Setiap kau menatapku. Ada getaran itu. Apa benar itu hanya sebagai kakak dan adik? Reina, ingin sekali aku berkata padamu tentang perasaan ini. Tapi aku sepertinya tak sanggup melawan geratan dengan frekuensi tinggi ini.

Reina, maafkan aku. Aku tidak bisa menghapus air matamu lagi. Reina,maafkan aku, aku tidak bisa menemanimu bercerita lagi. Reina, maafkan aku, aku tidak bisa menjagamu dari dekat lagi. Jujur, aku merindukanmu.

Selalu aku ingat tentangmu Reina, tentang kamu yang sangat menyukai hujan. Hujan november di sore hari. Selalu ku temukan senyum lepasmu. Air yang selalu membasahi rambutmu yang indah kecoklatan. Membuat aku selalu ingin membelainya. Reina.

Selalu aku ingat tentangmu Reina, tentang kamu yang sangat menyukai danau. Danau yang terhampar luas, yang dibibirnya penuh pohon yang rindang.
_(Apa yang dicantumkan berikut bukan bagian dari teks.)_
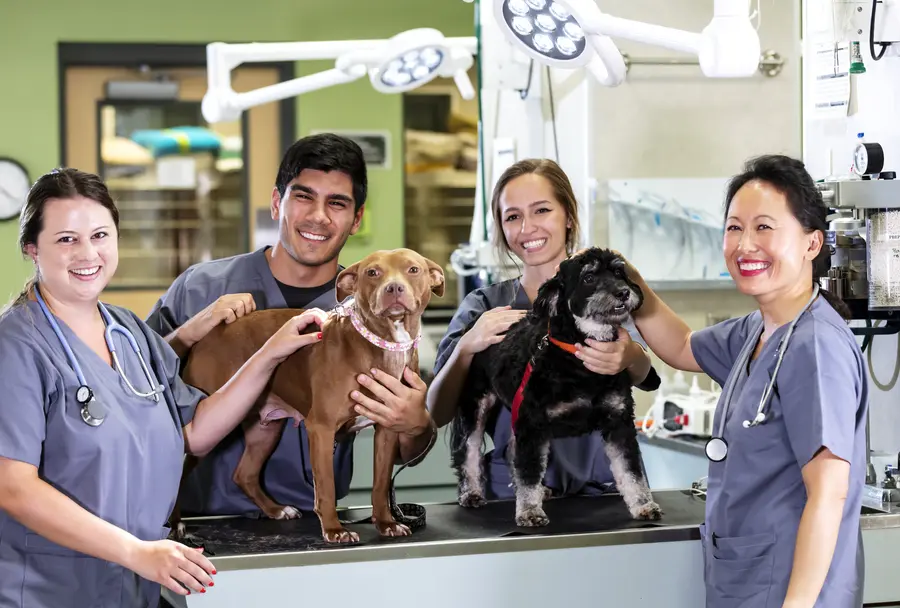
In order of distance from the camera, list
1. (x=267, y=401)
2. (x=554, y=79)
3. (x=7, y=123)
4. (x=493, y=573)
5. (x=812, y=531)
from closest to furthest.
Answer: (x=812, y=531) < (x=493, y=573) < (x=267, y=401) < (x=554, y=79) < (x=7, y=123)

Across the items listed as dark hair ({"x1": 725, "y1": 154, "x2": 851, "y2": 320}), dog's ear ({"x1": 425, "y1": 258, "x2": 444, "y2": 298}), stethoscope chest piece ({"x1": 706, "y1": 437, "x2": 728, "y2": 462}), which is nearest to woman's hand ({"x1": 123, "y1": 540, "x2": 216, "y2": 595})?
dog's ear ({"x1": 425, "y1": 258, "x2": 444, "y2": 298})

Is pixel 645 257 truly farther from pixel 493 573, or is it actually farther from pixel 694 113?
pixel 493 573

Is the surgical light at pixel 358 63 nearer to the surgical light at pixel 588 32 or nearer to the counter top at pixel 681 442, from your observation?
the surgical light at pixel 588 32

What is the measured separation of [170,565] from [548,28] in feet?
4.98

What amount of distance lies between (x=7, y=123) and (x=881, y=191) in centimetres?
527

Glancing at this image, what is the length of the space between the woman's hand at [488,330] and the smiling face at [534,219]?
0.53ft

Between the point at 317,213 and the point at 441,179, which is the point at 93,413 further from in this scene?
the point at 441,179

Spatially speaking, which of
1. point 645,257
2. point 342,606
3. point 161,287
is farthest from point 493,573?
point 161,287

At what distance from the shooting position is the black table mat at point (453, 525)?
1815mm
Aku belum sempat memenuhi janjiku untuk membawamu ke sana.

Aku masih ingat, saat kau memelukku erat bila kilat menyala, kita selalu tahu pasti akan ada petir setelahnya.

"Tenanglah Ina. Petir tidak akan menyambarmu."
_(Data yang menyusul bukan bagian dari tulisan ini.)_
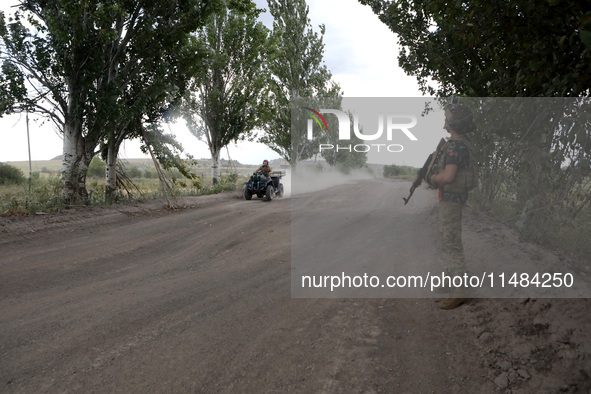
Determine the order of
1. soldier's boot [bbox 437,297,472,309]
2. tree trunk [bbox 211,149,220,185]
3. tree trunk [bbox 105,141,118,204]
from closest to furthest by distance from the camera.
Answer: soldier's boot [bbox 437,297,472,309]
tree trunk [bbox 105,141,118,204]
tree trunk [bbox 211,149,220,185]

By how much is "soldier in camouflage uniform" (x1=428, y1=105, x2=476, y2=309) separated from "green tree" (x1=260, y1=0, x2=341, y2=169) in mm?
21407

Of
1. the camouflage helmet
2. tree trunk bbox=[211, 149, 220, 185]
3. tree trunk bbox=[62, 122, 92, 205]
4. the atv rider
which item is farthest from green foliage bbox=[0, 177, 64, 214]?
tree trunk bbox=[211, 149, 220, 185]

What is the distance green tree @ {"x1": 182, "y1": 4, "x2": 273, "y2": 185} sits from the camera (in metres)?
20.0

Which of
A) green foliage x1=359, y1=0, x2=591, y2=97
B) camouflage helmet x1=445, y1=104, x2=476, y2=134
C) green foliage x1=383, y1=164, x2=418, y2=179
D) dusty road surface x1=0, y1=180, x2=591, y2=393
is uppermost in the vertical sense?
green foliage x1=359, y1=0, x2=591, y2=97

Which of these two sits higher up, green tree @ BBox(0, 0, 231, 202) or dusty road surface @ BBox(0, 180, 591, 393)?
green tree @ BBox(0, 0, 231, 202)

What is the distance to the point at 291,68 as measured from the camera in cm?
2539

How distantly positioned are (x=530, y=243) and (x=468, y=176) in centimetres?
223

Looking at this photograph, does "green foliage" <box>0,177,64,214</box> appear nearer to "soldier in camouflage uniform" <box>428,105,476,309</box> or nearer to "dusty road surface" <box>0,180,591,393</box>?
"dusty road surface" <box>0,180,591,393</box>

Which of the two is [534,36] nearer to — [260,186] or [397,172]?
[260,186]

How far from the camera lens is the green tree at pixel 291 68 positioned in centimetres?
2531

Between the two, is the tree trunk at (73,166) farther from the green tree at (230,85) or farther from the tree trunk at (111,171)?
the green tree at (230,85)

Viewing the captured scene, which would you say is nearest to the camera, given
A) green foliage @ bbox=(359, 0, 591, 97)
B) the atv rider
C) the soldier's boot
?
green foliage @ bbox=(359, 0, 591, 97)

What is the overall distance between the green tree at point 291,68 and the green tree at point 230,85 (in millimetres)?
4138

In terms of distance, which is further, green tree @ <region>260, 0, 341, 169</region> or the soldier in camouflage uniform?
green tree @ <region>260, 0, 341, 169</region>
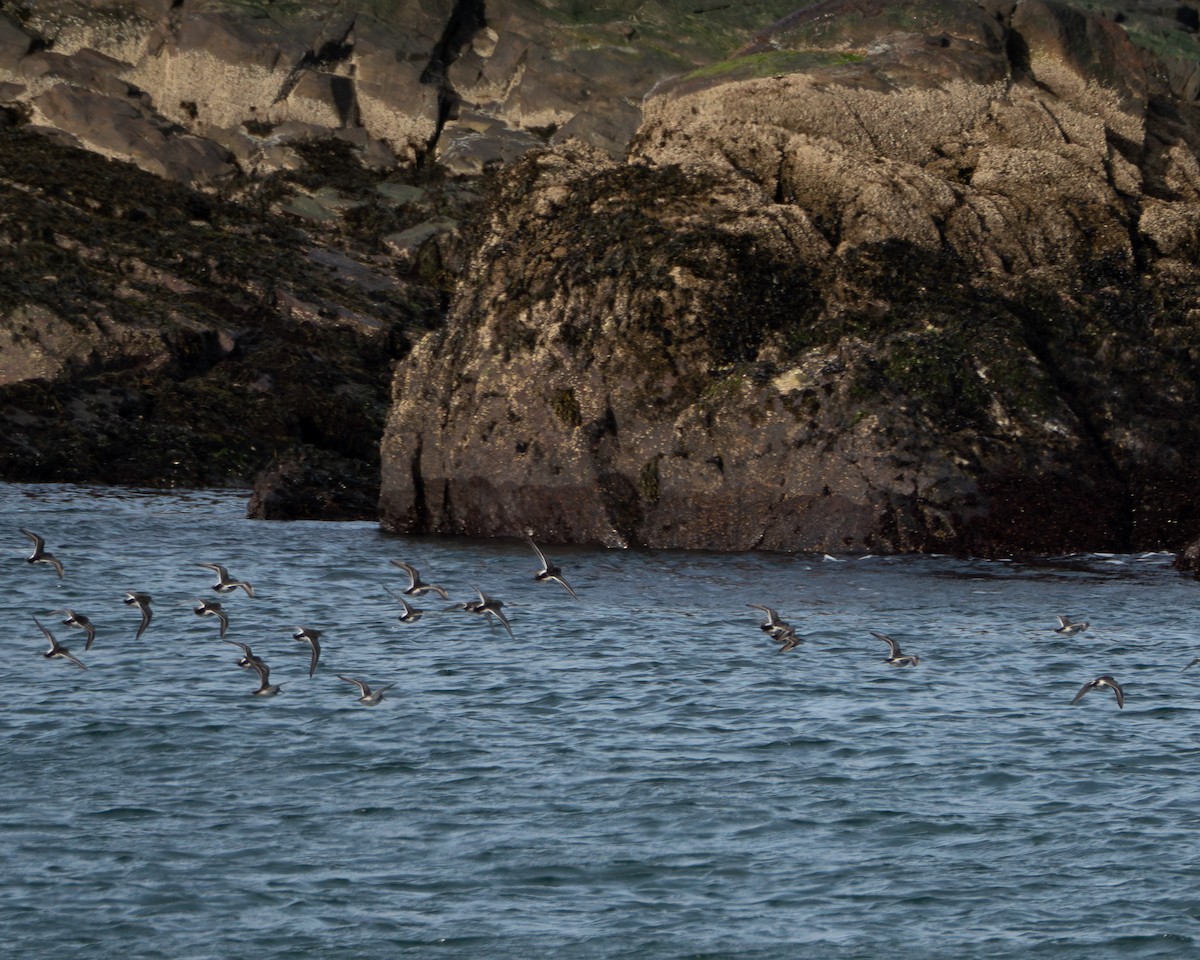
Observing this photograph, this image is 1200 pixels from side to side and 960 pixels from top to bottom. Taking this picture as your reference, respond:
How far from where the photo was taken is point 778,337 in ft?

"Aku sangat takut petir Gi."

"Jika kamu suka hujan, belajarlah untuk menyukai petir."

"Emangnya kenapa?"

"Karena bila ada hujan seringkali ada petir."
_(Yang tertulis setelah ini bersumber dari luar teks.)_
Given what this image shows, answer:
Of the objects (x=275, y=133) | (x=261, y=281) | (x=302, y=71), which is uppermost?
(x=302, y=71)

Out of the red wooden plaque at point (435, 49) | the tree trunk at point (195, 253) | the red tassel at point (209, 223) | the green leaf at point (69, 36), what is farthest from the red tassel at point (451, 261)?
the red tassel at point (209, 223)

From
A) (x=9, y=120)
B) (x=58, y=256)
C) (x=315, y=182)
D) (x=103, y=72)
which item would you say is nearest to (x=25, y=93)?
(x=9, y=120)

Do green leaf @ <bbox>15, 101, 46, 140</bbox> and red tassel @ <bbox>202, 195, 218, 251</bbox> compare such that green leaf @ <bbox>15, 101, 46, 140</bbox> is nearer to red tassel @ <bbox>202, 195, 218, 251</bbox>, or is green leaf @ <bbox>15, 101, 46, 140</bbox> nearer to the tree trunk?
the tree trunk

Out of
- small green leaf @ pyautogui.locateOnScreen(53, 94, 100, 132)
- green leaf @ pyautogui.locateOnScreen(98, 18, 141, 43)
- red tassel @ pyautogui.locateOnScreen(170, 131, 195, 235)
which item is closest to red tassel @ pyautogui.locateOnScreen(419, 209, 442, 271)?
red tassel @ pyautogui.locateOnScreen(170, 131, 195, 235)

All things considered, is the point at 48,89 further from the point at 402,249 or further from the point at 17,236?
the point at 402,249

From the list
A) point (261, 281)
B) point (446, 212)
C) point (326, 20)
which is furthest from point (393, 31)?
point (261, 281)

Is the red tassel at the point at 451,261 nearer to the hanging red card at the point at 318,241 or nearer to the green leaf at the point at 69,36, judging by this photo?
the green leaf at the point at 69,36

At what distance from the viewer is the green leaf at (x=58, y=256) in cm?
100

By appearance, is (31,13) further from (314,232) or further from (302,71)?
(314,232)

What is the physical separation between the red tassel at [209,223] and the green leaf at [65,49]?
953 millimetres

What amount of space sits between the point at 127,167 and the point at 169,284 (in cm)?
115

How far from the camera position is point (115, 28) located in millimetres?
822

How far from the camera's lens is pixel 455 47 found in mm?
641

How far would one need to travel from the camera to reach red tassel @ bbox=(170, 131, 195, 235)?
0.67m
"Aku tidak yakin bisa menyukai petir."

"Emangnya kenapa?"

"Aku pernah bermimpi sesuatu tentang petir."

"Ayo ceritakan!"

"Aku bermimpi masuk ke suatu tempat bersama seorang anak lelaki, tempat itu sangat indah. Ada danau di dalamnya lengkap dengan pohon rindang yang teduh. Aku dan dia menaiki perahu yang berada di bibir danau. Setelah kita hampir sampai di tengah danau, ada petir yang sangat kencang suaranya."

"Terus?"

"Aku sangat takut sampai terbangun dari tidurku. Disana aku tidak bisa tidur lagi."

"Kamu jadi takut danau?"

"Tidak, aku tetap menyukai danau."

"Siapa lelaki yang bersamamu ke tempat itu?"

"Aku tidak tahu, tidak begitu jelas."

"Aku ingin mengajakmu kesana. Melihat danau yang terhampar luas."

"Tapi jangan naik perahunya yah."

"Iya. Apapun katamu."

Bila hujan datang, selalu mengingatkanku pada percakapan ringan di sore hari. Hari yang masih indah saat kau masih bersamaku. Tidak ada jarak diantara kita. Reina. Apakah sudah terlalu lama aku mendiamkannya? Apakah ini saatnya aku mulai berbincang dengannya lagi? Iya, ini saatnya aku meminta maaf padanya.

Bus berhenti di halte. Reina sudah berdiri akan bersiap turun. Gian pun berdiri untuk menghampiri gadis itu. Tapi ibu disampingnya memerlukan bantuan untuk membawakan barang. Gian malah membantu ibu itu. Sedangkan Reina berlalu turun dan menjauh.

"Aduh, maafkan ibu, nak. Jadi merepotkan," ibu itu berucap merasa bersalah.

"Tidak apa-apa Bu. Ibu turun disini juga?"

"Iya Nak. Rumah ibu tidak terlalu jauh dari sini."

"Ohh mari bu, saya antarkan barangnya kerumah ibu."

"Terima kasih Nak."

Gian melihat ke arah luar. Reina berjalan sendiri menuju rumahnya. Mungkinkah mulut itu akan berucap dengan mudah, sedangkan mulut membisu terampau lama.